All Decent Animals
A Novel
ISBN10: 0374534616
ISBN13: 9780374534615
Trade Paperback
272 Pages
$18.00
CA$24.50
Oonya Kempadoo's moving third novel, All Decent Animals, looks at the personal and aesthetic choices of a multifaceted cast of characters on the Caribbean island of Trinidad—a country still developing economically but rich culturally, aiming at "world-class" status amid its poor island cousins. It is a novel about relationships, examined through the distinct rhythms of the city of Port of Spain.

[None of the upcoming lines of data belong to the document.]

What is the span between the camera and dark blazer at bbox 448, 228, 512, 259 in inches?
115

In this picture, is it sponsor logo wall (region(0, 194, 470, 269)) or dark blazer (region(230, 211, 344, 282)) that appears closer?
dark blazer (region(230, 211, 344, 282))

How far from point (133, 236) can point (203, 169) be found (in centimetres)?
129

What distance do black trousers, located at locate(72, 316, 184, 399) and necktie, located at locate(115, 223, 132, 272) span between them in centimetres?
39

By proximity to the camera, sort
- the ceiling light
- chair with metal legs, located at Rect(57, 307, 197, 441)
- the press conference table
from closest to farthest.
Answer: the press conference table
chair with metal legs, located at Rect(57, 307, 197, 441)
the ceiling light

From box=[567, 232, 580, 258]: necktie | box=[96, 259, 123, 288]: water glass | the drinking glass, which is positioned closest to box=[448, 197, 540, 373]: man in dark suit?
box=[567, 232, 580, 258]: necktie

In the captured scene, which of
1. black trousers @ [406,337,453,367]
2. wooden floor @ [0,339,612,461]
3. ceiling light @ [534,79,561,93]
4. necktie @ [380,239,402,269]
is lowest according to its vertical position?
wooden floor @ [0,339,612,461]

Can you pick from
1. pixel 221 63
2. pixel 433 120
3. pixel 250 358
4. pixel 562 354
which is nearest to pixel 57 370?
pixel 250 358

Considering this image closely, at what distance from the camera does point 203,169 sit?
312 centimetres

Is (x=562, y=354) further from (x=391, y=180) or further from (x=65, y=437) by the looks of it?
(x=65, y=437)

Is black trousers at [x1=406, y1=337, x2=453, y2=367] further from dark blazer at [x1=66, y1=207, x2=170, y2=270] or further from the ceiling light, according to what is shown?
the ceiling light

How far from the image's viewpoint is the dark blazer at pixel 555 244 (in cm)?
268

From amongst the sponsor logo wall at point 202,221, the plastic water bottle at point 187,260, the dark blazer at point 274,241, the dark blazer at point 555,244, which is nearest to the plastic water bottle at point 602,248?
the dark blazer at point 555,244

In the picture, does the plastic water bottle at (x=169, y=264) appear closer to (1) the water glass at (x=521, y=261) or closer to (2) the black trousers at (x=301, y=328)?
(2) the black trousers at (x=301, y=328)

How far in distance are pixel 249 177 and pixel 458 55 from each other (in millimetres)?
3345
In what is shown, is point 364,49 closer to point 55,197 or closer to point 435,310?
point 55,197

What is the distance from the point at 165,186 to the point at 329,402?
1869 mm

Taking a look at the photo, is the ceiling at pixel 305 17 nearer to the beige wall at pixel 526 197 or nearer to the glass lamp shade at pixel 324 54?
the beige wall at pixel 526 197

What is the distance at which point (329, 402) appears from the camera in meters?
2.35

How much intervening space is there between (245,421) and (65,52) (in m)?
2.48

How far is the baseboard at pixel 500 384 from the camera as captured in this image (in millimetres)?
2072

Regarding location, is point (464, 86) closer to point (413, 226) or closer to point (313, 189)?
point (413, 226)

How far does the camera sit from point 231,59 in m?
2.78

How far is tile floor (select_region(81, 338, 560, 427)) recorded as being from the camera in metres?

Loyalties, love, conflicting cultures, and creativity come into play as Ata, a young woman working in carnival design but curious about writing, and her European boyfriend, Pierre, negotiate the care of their friend Fraser, a closeted gay man dying from AIDS. The contradictory Trinidadian setting becomes a parallel character to Fraser's Cambridge-derived artistic sensibility and an antagonist to Ata's creative journey.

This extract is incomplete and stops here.